One of Nietzsche’s best-known ideas is that of the Eternal Return. In essence, it postulates that we’re fated to relive our lives over and over again, unchangingly and eternally. The purpose of this hypothesis is to test your macho instincts. If you can make yourself find this idea attractive and are ready to give your assent, then somehow this demonstrates that you’re one of those ready to be an Ubermensch, happily accepting the trials and tribulations of your life repeatedly for......well, for what exactly is never made quite clear.

It occurred to me that a far more revealing thought-experiment would be to broaden the focus of the camera. Forget about having to only live your own life over and over again. If you could press the button that would restart the entire world and everything that has ever happened would you do it? Would you crank up the mindless machine that gave us slavery, the Colosseum, the Inquisition, endless war, poverty, famine, plague, two World Wars, nuclear weapons, Vietnam, Iraq and whatever else is to come? Not to mention all of the private, innumerable miseries that have blighted the planet since the get-go: rape, poverty, hunger, misery, loneliness and so on and so on. Could you really shamefacedly start the carnival again? I don’t need to reflect for an instant to know what my answer would be. Maybe the yea-sayers would do well to reflect on such a hypothesis.

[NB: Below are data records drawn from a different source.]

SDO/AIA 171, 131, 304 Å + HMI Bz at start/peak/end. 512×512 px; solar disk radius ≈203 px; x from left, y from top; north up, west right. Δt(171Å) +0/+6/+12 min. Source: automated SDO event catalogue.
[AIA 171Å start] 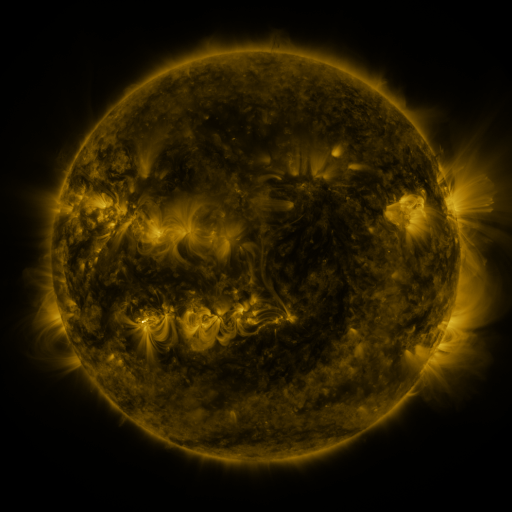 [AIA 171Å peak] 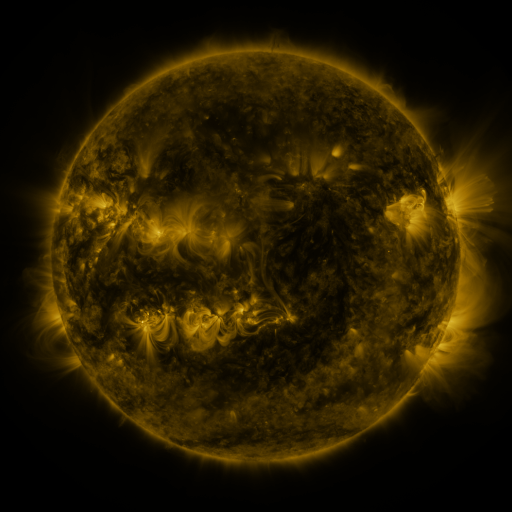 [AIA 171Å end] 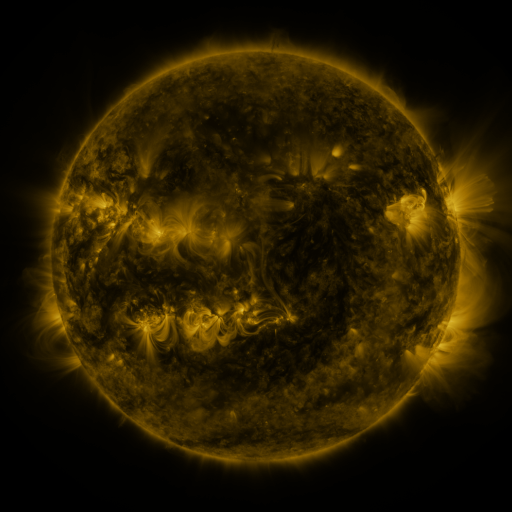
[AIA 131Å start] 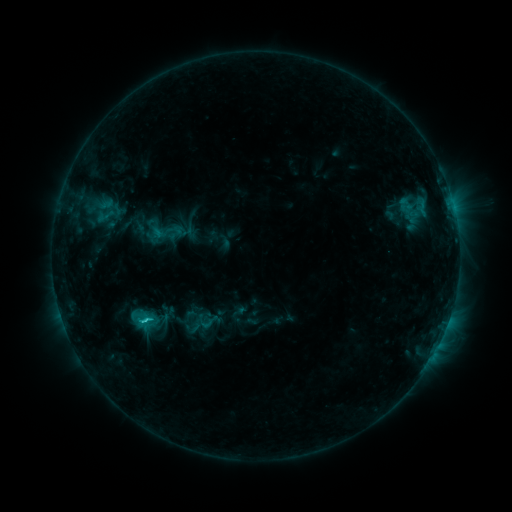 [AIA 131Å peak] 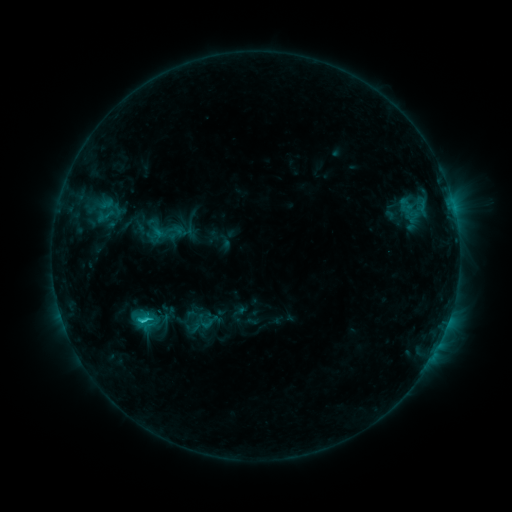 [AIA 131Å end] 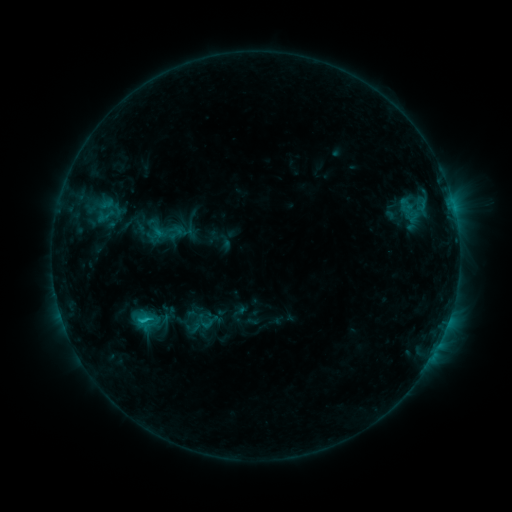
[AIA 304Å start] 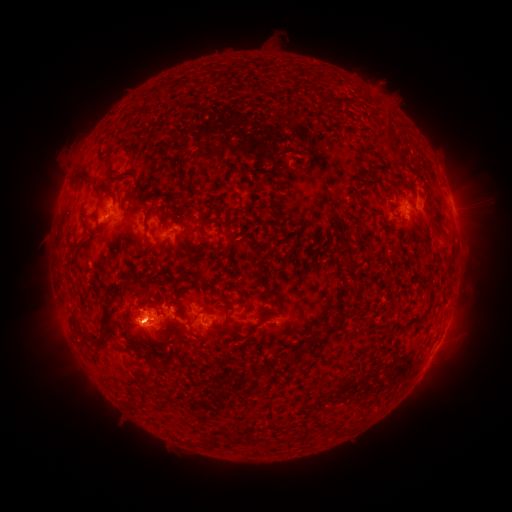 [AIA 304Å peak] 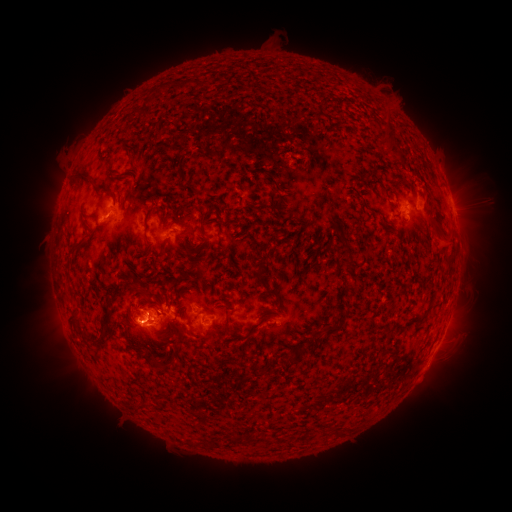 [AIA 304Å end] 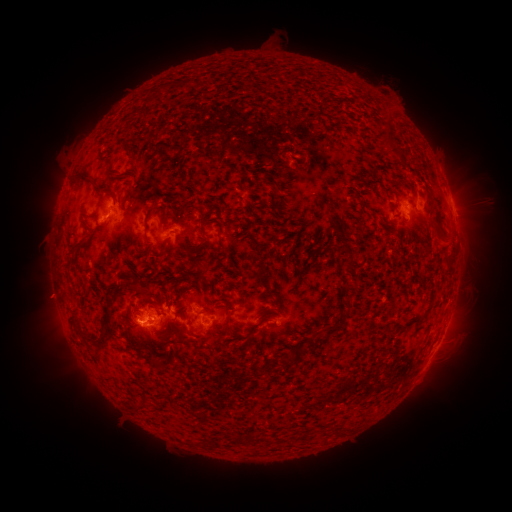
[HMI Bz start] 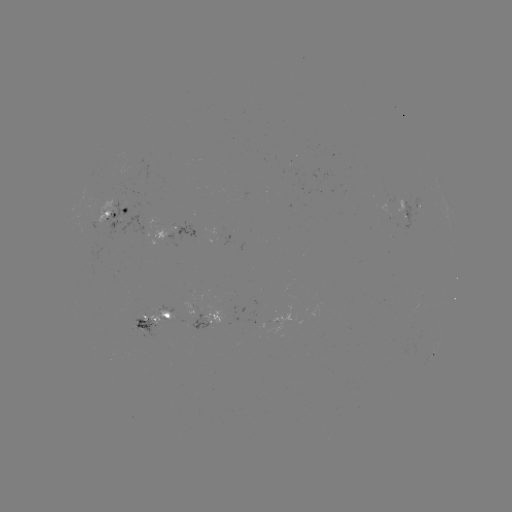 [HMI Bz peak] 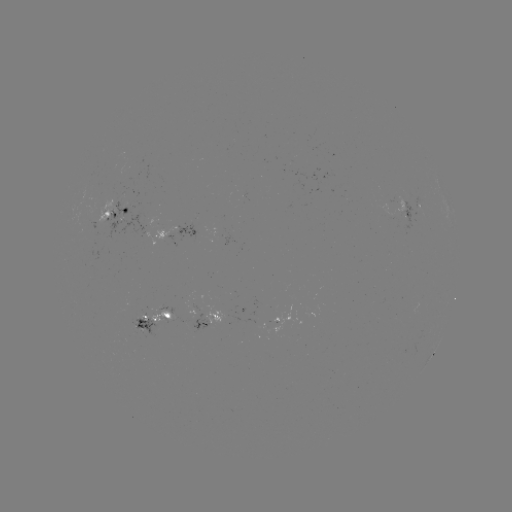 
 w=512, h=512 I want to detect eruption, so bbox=[373, 75, 398, 98].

On a related issue, I was also reflecting on the familiar “If life is so bad, why don’t you kill yourself?” line. What annoys and angers me about this retort is the arrogant and smug assumption that the questioner could never end up in a position where they might contemplate taking their own life. Such people, from my observations, appear to lead quite safe and self-satisfied lives, and good for them, but I think that they assume that this is how things will always be, a potentially very dangerous belief. Yet the simple truth is that a million people a year commit suicide and I’m pretty sure that only a few of those have ever even heard the word antinatalism. Pro-lifers, anti-lifers, Christians, Atheists, Agnostics, Capitalists, Socialists, people with no convictions whatsoever and so on can all end up in a position where suicide becomes a real possibility. So again, a bit more humility and recognition of the contingency of good fortune would be welcome from the yea-sayers.

Monday, 5 March 2012

Is it Wrong to feel Misanthropic?

I’ve been feeling quite misanthropic lately and am also, rather strangely, feeling a little guilty over said feeling. It’s bizarre. I mean there are many excellent reasons to be a misanthrope: the selfishness of the average human, the moronic idiocy of so many, the drearily repetitive nature of human life, the misery people inflict on each other (not to mention on animals) and so on. And yet I do still feel a tad guilty. Perhaps it’s because as an antinatalist you’re committed to the prevention of human suffering, and so there would seem to be a corollary that therefore you should value human beings in and of themselves. Yet I find that outside of the small circle of individuals that feature in my own life, I really don’t give a fuck, and, more than that, I tend to find myself reacting more and more with a weary disgust at the sight of humanity. So it would seem that in my case at least it’s a matter of principles over people: I don’t want to see suffering, yet I don’t really care for the average human in his or her normal happy-clapping, ego-satisfying, need-gratifying, self-obsessed mode of being. I wish they’d just all fuck off and leave me in peace, or that I could fuck off and live in the hills and never have to see too many of them together in one place again. So it’s kind of strange, I place more importance on the suffering than the person, although now that I reflect on it, I guess doctors are the same: they don’t give a fuck about you, they’re just there to relieve any mechanical woes your body may be experiencing.

So yes, hating humanity and yet not wanting to see them suffer. Very odd. Anyone else feel the same?

(Apologies as per always lately for the quality of the posts. Jaded, weary, can’t see any point to life, don’t know how I’m going to get through the next forty years etc.)